Your objective: Should any entry look odd, write it out exactly anyway, along with all the rest.

———

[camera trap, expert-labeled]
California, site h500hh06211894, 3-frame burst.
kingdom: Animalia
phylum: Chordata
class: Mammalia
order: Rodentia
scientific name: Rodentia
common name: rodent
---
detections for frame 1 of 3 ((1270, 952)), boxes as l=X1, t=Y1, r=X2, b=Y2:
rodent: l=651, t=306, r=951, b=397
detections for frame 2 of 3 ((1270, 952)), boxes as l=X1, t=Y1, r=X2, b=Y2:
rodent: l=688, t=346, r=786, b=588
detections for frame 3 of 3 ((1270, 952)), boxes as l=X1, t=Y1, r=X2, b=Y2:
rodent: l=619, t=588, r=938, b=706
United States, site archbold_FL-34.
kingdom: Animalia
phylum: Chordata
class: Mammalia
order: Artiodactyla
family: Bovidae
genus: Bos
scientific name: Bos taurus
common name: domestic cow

———

Reply to the task:
[camera trap, expert-labeled]
California, site h500hh06211894, 3-frame burst.
kingdom: Animalia
phylum: Chordata
class: Mammalia
order: Rodentia
scientific name: Rodentia
common name: rodent
---
detections for frame 1 of 3 ((1270, 952)), boxes as l=X1, t=Y1, r=X2, b=Y2:
rodent: l=651, t=306, r=951, b=397
detections for frame 2 of 3 ((1270, 952)), boxes as l=X1, t=Y1, r=X2, b=Y2:
rodent: l=688, t=346, r=786, b=588
detections for frame 3 of 3 ((1270, 952)), boxes as l=X1, t=Y1, r=X2, b=Y2:
rodent: l=619, t=588, r=938, b=706
United States, site archbold_FL-34.
kingdom: Animalia
phylum: Chordata
class: Mammalia
order: Artiodactyla
family: Bovidae
genus: Bos
scientific name: Bos taurus
common name: domestic cow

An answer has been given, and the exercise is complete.